Numbers and logic were not things that came so easily to magical folk as they did her. But Aurora could master that with absurd ease. Her hands would streak across the parchment, scattering the aged bark with so many complex equations that they almost fell like a meteorite shower.

Explaining the rules of the cosmos - she took on that responsibility with pride. Her scientific mind yearned for it. Yearned to answer questions unanswered. Unknown.

Numbers were easy.

Numbers didn't confuse her, didn't cut her open and twist its vicelike grip upon her heart. Numbers didn't shellshock her soul. Numbers didn't keep her awake throughout the Scottish wintry nights… thinking… tormenting… torrential…

If she could have cut out her feelings with a scalpel she would have. Watched as her flesh containing the inexplicable fire for him was sliced open and thrown into the rubbish with the rest of the undesirable materials. She could get back to her equations and her mathematics. She could be free in them once again.

But desire… hatred… love… love-hatred… hatred-love… for _him_ … it clawed at her every being, ripping her body to shreds with its talons and leaving her for dead.
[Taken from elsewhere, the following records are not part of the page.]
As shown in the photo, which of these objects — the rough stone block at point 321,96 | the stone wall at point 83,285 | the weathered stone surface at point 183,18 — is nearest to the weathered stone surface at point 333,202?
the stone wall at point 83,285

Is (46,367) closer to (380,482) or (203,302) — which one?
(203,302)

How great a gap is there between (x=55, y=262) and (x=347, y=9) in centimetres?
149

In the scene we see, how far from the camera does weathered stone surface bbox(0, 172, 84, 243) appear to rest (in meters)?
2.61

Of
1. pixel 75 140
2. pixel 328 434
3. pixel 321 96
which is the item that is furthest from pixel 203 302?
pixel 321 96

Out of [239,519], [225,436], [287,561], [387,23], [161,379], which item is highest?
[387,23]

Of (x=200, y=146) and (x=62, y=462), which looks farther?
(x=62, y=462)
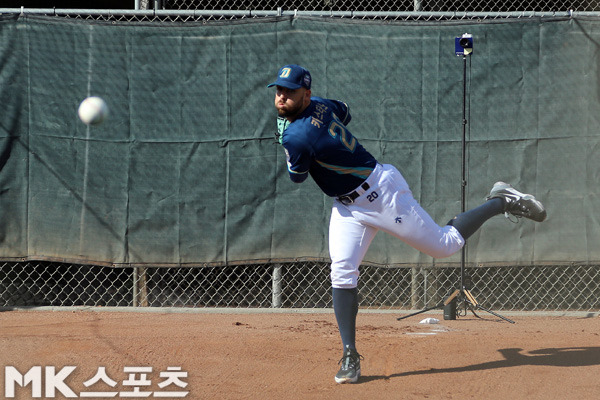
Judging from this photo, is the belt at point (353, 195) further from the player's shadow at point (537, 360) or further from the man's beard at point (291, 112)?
the player's shadow at point (537, 360)

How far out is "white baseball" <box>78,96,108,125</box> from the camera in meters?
6.82

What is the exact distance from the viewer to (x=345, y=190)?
4742 millimetres

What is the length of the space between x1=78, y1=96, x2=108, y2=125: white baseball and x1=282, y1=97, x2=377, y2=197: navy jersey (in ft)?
8.99

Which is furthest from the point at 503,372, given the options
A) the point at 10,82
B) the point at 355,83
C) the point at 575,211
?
the point at 10,82

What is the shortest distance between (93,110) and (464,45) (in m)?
3.18

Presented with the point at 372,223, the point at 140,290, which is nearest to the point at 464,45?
the point at 372,223

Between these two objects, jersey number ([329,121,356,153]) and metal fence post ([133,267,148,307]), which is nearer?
jersey number ([329,121,356,153])

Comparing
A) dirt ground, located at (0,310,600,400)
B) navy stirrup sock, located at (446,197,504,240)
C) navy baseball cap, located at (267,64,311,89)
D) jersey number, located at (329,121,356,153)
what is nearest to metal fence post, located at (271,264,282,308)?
dirt ground, located at (0,310,600,400)

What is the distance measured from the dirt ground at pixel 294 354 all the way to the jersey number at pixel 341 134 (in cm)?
139

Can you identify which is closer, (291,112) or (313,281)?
(291,112)

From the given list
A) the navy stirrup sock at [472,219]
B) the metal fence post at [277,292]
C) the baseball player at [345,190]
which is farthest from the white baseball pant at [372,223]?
the metal fence post at [277,292]

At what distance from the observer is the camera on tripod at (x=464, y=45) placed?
6.30m

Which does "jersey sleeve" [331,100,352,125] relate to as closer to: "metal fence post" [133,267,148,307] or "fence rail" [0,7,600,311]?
"fence rail" [0,7,600,311]

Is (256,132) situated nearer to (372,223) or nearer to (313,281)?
(313,281)
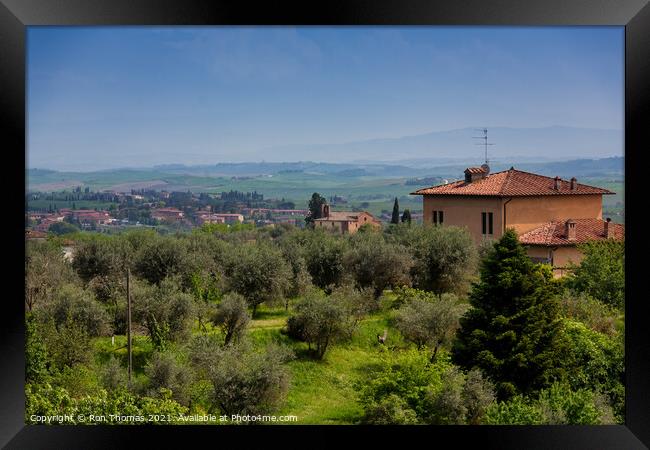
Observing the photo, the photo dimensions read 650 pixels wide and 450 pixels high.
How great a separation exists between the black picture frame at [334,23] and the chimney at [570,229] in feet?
9.24

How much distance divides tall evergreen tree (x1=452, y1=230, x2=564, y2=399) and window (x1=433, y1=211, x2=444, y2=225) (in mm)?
1051

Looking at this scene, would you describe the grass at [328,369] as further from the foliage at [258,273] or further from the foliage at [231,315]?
the foliage at [258,273]

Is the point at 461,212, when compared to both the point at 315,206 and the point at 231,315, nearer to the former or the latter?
the point at 315,206

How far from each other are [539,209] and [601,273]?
3.27ft

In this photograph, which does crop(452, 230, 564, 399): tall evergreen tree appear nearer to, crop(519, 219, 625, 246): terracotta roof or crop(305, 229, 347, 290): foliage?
crop(519, 219, 625, 246): terracotta roof

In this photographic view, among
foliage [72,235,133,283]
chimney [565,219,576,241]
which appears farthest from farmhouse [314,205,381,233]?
foliage [72,235,133,283]

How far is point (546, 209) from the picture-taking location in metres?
7.04

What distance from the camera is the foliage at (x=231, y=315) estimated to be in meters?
7.94

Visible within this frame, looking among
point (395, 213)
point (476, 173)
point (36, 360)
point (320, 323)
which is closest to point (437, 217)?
point (395, 213)

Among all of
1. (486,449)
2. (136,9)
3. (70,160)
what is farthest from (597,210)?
(70,160)

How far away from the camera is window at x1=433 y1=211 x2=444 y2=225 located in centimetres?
803

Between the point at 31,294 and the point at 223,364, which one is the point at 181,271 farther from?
the point at 223,364

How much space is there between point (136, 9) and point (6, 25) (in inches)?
34.4

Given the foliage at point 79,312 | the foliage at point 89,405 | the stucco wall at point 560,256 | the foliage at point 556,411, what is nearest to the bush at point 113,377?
the foliage at point 89,405
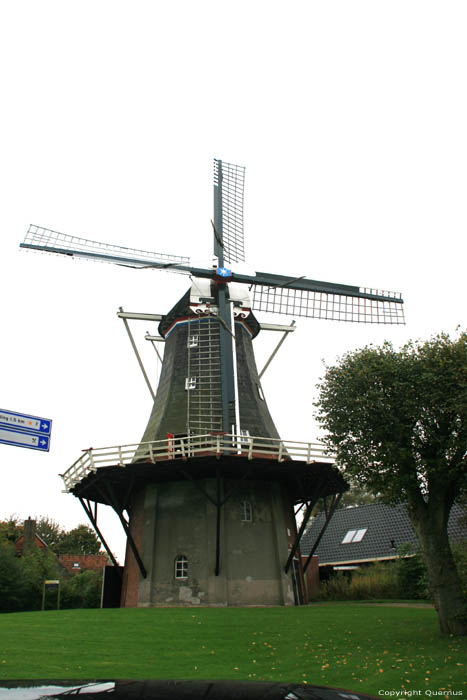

And yet she wasn't dead! What an absurd allusion to make, Aurora! Get a hold of yourself! Let them bleed out of you from your very veins and dribble down your quill and transform them into _something you can explain._ You're good at that, Aurora. You're good at transforming mystic into tangible.

Numbers were easy.

Why had he not come to her as an algebraic form? The stupid selfish git that he was. Why had he not walked into that room that one evening as a perfectly logical set of equations that just ached to be resolved.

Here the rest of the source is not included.